Not necessarily. For many companies, the next step is to implement an ERP system that supports the entire business. What the solution looks like depends on the company’s needs, existing systems, and long-term strategy.
When does a life science company need an ERP system?
There’s no exact threshold, but the need often arises when the business moves from research to commercialization. When manufacturing, quality, regulatory requirements, and international expansion become a bigger part of everyday operations, a traditional financial system is rarely enough.
What’s the difference between a financial system and an ERP system?
A financial system is primarily designed to handle accounting, invoicing, payments, and reporting.
An ERP system supports the entire business. For a life science company, it can include everything from purchasing, inventory, and manufacturing to quality, batch traceability, deliveries, and finance in a unified system.
Can’t we just keep our financial system and add more specialized systems?
That often works for a period, and many companies choose that route at first. But the more standalone systems you add, the greater the need for integrations and manual handling.
When information is stored in multiple places, the risk of errors, duplicate work, and poor traceability increases.
Why is traceability so important in life science?
Life science is one of the world’s most regulated industries. Companies need to be able to show how products were manufactured, which raw materials were used, which batches are included, and what changes were made.
Good traceability is a prerequisite for quality, regulatory compliance, and efficient audits.
How do regulatory requirements affect the choice of ERP system?
Regulations place high demands on documentation, data integrity, and process control.

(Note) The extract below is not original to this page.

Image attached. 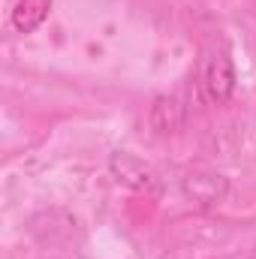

An ERP system doesn’t replace quality or regulatory processes, but it can provide much better support for managing information, traceability, and documentation in a structured way.
It’s also about being able to govern roles and permissions, ensure traceability, and document changes in a way that meets regulatory requirements.
Do you have to be a large company to invest in an ERP system?
No. The deciding factor isn’t the number of employees, but the complexity of the business.
A company with 20–30 employees that’s facing commercialization can have a much greater need for an ERP system than a much larger company with a simpler operation.
How do we know it’s the right time to take the step?
Some common signals are that:
* manufacturing needs to scale up
* regulatory requirements become more extensive
* multiple systems need to be integrated
* traceability becomes business-critical
* the business is established in more markets
* manual ways of working start to become a bottleneck
When several of these challenges arise at the same time, it’s often time to review whether the business needs an ERP system.
How do life science needs differ from other industries?
Life science companies need to handle significantly higher requirements for quality, traceability, documentation, and regulatory compliance than many other businesses.
That means an ERP system must not only support finance and logistics, but also provide the conditions for control, transparency, and effective collaboration between research, quality, manufacturing, and the business.
Should we implement an ERP system only after we’ve finished growing?
On the contrary. Many companies find it becomes both easier and less costly to put the right structure in place before the business becomes too complex. Waiting too long can mean manual ways of working, separate systems, and poor data quality get built into the business and become harder to change later.
Does an ERP system need to be validated?
Yes, in many life science organizations it’s an important part of the implementation. Validation is about being able to show that the system works as intended and meets regulatory requirements. It provides assurance during audits and regulatory inspections.